Written exercise: Every line must be returned precisely as it is written.
======== Entries
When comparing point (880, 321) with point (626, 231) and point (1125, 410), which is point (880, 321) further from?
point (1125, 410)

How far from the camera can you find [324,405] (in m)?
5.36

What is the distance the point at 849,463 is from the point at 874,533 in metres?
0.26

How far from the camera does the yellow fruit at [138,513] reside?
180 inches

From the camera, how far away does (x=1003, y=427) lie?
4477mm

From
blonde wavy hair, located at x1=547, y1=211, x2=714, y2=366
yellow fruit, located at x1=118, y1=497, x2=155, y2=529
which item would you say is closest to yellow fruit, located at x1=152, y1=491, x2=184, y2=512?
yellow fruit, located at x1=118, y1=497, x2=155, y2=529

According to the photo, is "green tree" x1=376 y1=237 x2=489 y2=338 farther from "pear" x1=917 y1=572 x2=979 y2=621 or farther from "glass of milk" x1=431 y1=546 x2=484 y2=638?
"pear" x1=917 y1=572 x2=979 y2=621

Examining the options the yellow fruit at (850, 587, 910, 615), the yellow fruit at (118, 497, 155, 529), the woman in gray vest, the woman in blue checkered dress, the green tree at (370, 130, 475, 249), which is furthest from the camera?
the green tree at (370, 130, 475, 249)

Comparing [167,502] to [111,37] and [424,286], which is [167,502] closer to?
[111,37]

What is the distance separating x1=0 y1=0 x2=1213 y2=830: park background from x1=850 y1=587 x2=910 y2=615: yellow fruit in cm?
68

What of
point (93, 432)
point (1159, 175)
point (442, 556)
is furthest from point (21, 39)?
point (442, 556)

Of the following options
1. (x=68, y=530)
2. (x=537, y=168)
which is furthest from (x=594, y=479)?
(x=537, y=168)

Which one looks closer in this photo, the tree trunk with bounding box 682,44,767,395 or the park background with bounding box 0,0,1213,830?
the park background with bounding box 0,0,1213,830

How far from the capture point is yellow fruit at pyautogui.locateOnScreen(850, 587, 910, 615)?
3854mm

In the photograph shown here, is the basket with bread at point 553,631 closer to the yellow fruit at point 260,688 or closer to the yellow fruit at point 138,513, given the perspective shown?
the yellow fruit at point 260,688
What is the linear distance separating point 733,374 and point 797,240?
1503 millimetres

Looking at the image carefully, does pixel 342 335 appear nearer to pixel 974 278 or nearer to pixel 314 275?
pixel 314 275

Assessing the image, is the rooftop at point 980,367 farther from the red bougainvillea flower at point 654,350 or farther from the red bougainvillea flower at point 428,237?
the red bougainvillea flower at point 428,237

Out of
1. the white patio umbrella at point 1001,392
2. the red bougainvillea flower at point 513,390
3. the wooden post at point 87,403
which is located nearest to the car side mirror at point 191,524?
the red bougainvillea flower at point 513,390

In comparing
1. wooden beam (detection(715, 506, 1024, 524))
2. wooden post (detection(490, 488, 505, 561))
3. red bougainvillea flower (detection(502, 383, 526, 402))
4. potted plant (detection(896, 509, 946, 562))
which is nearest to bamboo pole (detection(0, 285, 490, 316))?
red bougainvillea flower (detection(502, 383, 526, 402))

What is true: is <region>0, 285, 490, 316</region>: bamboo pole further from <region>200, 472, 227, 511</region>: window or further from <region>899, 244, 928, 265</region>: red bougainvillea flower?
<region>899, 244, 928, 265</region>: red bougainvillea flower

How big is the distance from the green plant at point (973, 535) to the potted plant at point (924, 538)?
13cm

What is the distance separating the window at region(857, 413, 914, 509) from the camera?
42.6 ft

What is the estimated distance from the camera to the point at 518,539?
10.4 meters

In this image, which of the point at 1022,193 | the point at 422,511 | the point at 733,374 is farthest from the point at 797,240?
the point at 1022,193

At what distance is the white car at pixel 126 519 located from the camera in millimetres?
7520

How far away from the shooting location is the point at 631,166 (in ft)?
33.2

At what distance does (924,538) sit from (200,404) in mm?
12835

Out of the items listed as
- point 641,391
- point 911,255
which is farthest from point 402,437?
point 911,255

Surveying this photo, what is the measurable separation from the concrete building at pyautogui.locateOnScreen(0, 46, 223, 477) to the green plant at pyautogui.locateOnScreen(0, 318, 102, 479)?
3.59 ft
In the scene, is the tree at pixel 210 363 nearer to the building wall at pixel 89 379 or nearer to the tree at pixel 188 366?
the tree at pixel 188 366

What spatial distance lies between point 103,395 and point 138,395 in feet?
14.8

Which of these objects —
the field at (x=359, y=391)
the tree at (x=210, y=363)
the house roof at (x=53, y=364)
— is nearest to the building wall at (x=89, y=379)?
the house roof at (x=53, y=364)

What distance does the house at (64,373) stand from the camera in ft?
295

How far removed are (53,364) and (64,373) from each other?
================
Answer:
When comparing point (880, 321) with point (626, 231) and point (1125, 410), which is point (880, 321) further from?
point (1125, 410)

How far from the camera can you find [324,405] (in m)?
5.36

What is the distance the point at 849,463 is from the point at 874,533 in metres?
0.26

How far from the camera does the yellow fruit at [138,513] reside?
180 inches

From the camera, how far away does (x=1003, y=427) lie?
4477mm

From
blonde wavy hair, located at x1=547, y1=211, x2=714, y2=366
yellow fruit, located at x1=118, y1=497, x2=155, y2=529
which item would you say is closest to yellow fruit, located at x1=152, y1=491, x2=184, y2=512?
yellow fruit, located at x1=118, y1=497, x2=155, y2=529

According to the photo, is "green tree" x1=376 y1=237 x2=489 y2=338 farther from "pear" x1=917 y1=572 x2=979 y2=621 or farther from "glass of milk" x1=431 y1=546 x2=484 y2=638?
"pear" x1=917 y1=572 x2=979 y2=621

Examining the options the yellow fruit at (850, 587, 910, 615), the yellow fruit at (118, 497, 155, 529), the woman in gray vest, the woman in blue checkered dress, the green tree at (370, 130, 475, 249), which is furthest from the camera?
the green tree at (370, 130, 475, 249)

Comparing [167,502] to [111,37] and [424,286], which is [167,502] closer to?
[111,37]

What is the distance separating x1=0 y1=0 x2=1213 y2=830: park background from x1=850 y1=587 x2=910 y2=615: yellow fruit in cm?
68

What of
point (93, 432)
point (1159, 175)
point (442, 556)
is furthest from point (21, 39)?
point (442, 556)

Of the following options
1. (x=68, y=530)
2. (x=537, y=168)
which is furthest from (x=594, y=479)?
(x=537, y=168)

Which one looks closer in this photo, the tree trunk with bounding box 682,44,767,395 or the park background with bounding box 0,0,1213,830?
the park background with bounding box 0,0,1213,830

How far from the capture point is yellow fruit at pyautogui.locateOnScreen(850, 587, 910, 615)?
3854mm

In the photograph shown here, is the basket with bread at point 553,631 closer to the yellow fruit at point 260,688 or closer to the yellow fruit at point 138,513, given the perspective shown?
the yellow fruit at point 260,688
What is the linear distance separating point 733,374 and point 797,240?
1503 millimetres

Looking at the image carefully, does pixel 342 335 appear nearer to pixel 974 278 or nearer to pixel 314 275?
pixel 314 275

Assessing the image, is the rooftop at point 980,367 farther from the red bougainvillea flower at point 654,350 or farther from the red bougainvillea flower at point 428,237?
the red bougainvillea flower at point 428,237

Out of
1. the white patio umbrella at point 1001,392
2. the red bougainvillea flower at point 513,390
3. the wooden post at point 87,403
which is located nearest to the car side mirror at point 191,524?
the red bougainvillea flower at point 513,390

In comparing
1. wooden beam (detection(715, 506, 1024, 524))
2. wooden post (detection(490, 488, 505, 561))
3. red bougainvillea flower (detection(502, 383, 526, 402))
4. potted plant (detection(896, 509, 946, 562))
which is nearest to bamboo pole (detection(0, 285, 490, 316))?
red bougainvillea flower (detection(502, 383, 526, 402))

What is true: is <region>0, 285, 490, 316</region>: bamboo pole further from <region>200, 472, 227, 511</region>: window or further from <region>899, 244, 928, 265</region>: red bougainvillea flower?
<region>899, 244, 928, 265</region>: red bougainvillea flower

How big is the distance from the green plant at point (973, 535) to the potted plant at point (924, 538)?
13cm

What is the distance separating the window at region(857, 413, 914, 509) from the camera?
42.6 ft

What is the estimated distance from the camera to the point at 518,539?
10.4 meters

In this image, which of the point at 1022,193 | the point at 422,511 | the point at 733,374 is farthest from the point at 797,240?
the point at 1022,193

At what distance is the white car at pixel 126 519 located from the camera in millimetres?
7520

How far away from the shooting location is the point at 631,166 (in ft)?
33.2

At what distance does (924,538) sit from (200,404) in mm?
12835

Out of the items listed as
- point 641,391
- point 911,255
which is farthest from point 402,437?
point 911,255

Surveying this photo, what is the measurable separation from the concrete building at pyautogui.locateOnScreen(0, 46, 223, 477) to the green plant at pyautogui.locateOnScreen(0, 318, 102, 479)?
3.59 ft
In the scene, is the tree at pixel 210 363 nearer to the building wall at pixel 89 379 or nearer to the tree at pixel 188 366?
the tree at pixel 188 366

What spatial distance lies between point 103,395 and point 138,395 in feet?
14.8

Which of these objects —
the field at (x=359, y=391)
the tree at (x=210, y=363)
the house roof at (x=53, y=364)
— is nearest to the building wall at (x=89, y=379)?
the house roof at (x=53, y=364)

What distance does the house at (64,373) stand from the camera in ft?
295

How far removed are (53,364) and (64,373) from each other?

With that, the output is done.